Copy out the entries below verbatim, starting at the line with "Focusing on" and ending at the line with "Answer: point 127,120", both lines included.

━━ RECORDS FOR PROCESSING ━━

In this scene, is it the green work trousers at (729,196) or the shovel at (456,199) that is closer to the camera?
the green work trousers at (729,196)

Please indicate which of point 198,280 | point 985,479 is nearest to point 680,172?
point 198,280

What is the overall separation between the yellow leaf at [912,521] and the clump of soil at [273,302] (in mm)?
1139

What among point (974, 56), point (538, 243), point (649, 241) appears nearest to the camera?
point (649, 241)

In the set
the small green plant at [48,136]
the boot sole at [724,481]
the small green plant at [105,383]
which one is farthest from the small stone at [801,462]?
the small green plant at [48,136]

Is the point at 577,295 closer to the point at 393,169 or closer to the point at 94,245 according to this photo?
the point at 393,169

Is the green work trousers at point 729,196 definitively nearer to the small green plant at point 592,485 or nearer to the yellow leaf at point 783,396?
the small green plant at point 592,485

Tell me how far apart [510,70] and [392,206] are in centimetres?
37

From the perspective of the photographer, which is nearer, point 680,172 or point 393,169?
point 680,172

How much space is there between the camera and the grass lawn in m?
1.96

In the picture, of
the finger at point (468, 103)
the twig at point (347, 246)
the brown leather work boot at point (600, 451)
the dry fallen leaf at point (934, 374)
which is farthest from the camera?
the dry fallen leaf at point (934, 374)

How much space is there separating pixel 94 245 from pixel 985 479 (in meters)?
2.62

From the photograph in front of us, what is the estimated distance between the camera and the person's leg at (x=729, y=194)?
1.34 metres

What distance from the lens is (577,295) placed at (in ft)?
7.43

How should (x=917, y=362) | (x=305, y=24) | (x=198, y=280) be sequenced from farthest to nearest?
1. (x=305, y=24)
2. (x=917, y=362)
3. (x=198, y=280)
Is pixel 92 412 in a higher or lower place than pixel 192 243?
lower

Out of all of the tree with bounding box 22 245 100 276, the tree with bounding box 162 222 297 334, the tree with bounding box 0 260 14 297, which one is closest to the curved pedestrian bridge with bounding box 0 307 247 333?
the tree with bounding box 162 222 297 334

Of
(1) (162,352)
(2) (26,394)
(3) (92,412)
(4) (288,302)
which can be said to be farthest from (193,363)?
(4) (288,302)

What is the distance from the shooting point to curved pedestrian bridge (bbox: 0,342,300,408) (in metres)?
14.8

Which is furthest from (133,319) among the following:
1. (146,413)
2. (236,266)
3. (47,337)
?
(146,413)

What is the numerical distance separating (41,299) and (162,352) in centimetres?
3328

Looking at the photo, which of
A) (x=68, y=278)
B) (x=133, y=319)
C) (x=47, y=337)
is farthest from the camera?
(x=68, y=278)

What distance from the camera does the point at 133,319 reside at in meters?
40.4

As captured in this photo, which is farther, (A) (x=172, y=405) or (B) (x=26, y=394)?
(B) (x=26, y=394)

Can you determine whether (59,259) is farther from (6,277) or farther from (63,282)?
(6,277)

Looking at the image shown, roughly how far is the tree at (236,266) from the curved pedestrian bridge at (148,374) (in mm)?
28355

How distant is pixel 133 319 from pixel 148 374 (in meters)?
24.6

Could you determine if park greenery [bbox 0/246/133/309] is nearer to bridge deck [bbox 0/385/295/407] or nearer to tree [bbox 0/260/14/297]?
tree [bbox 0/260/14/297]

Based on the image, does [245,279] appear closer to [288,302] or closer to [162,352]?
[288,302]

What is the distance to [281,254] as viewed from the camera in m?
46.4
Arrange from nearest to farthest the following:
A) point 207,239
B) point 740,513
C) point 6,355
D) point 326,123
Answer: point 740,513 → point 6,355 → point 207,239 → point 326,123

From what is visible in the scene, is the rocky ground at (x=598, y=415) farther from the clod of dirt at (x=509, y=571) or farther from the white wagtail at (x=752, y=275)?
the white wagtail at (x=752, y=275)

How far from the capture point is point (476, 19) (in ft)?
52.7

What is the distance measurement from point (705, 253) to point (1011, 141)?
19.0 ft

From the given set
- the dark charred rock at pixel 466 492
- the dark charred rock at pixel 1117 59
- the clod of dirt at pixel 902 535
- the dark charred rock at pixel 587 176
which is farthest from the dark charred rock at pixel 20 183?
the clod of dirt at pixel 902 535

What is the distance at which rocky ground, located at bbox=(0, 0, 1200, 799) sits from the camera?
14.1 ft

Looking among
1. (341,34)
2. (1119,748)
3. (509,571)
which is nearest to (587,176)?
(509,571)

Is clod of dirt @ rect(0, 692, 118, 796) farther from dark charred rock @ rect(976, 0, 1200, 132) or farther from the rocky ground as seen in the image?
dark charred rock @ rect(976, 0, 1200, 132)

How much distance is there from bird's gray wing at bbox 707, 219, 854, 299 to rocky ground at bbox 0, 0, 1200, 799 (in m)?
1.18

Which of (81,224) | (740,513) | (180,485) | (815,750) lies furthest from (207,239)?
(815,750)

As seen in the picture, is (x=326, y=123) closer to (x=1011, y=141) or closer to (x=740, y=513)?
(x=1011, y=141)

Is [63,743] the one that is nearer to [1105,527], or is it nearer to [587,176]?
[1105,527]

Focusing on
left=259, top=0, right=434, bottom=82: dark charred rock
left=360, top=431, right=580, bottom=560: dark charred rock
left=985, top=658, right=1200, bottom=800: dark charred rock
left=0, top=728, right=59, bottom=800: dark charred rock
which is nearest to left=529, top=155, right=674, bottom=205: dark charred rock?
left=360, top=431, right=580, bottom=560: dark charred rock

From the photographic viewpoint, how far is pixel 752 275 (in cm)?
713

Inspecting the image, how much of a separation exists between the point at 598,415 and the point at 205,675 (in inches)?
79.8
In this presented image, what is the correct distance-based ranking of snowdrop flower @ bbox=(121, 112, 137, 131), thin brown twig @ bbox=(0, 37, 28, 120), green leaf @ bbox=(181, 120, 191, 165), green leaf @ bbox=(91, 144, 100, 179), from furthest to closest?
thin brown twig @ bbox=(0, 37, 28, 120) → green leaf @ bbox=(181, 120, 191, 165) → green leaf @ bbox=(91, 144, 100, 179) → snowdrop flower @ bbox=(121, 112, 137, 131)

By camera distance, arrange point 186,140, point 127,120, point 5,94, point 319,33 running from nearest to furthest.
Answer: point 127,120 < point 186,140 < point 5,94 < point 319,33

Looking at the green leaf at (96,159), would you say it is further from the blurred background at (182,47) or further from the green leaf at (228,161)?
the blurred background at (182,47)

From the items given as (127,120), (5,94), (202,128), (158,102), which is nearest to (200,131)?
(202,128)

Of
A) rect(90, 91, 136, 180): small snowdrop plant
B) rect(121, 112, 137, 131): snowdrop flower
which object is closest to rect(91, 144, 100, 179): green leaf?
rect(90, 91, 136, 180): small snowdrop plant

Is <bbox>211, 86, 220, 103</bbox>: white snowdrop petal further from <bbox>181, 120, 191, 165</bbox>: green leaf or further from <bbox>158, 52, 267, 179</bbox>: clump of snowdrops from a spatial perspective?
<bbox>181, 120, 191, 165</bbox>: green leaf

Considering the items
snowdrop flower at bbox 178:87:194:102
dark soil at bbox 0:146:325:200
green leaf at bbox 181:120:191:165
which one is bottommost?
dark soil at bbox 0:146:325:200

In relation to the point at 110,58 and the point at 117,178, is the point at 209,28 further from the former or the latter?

━━━

RESULT FOR THIS EXERCISE:
Focusing on
left=259, top=0, right=434, bottom=82: dark charred rock
left=360, top=431, right=580, bottom=560: dark charred rock
left=985, top=658, right=1200, bottom=800: dark charred rock
left=0, top=728, right=59, bottom=800: dark charred rock
which is nearest to left=529, top=155, right=674, bottom=205: dark charred rock?
left=360, top=431, right=580, bottom=560: dark charred rock

From the photographic viewpoint, how far is pixel 752 275 (in cm)?
713

Inspecting the image, how much of a separation exists between the point at 598,415 and the point at 205,675 (in inches)?
79.8
In this presented image, what is the correct distance-based ranking of snowdrop flower @ bbox=(121, 112, 137, 131), thin brown twig @ bbox=(0, 37, 28, 120), green leaf @ bbox=(181, 120, 191, 165), green leaf @ bbox=(91, 144, 100, 179), from furthest to closest?
thin brown twig @ bbox=(0, 37, 28, 120) → green leaf @ bbox=(181, 120, 191, 165) → green leaf @ bbox=(91, 144, 100, 179) → snowdrop flower @ bbox=(121, 112, 137, 131)

By camera distance, arrange point 186,140, point 127,120, point 5,94, point 319,33 running from nearest to furthest.
Answer: point 127,120 < point 186,140 < point 5,94 < point 319,33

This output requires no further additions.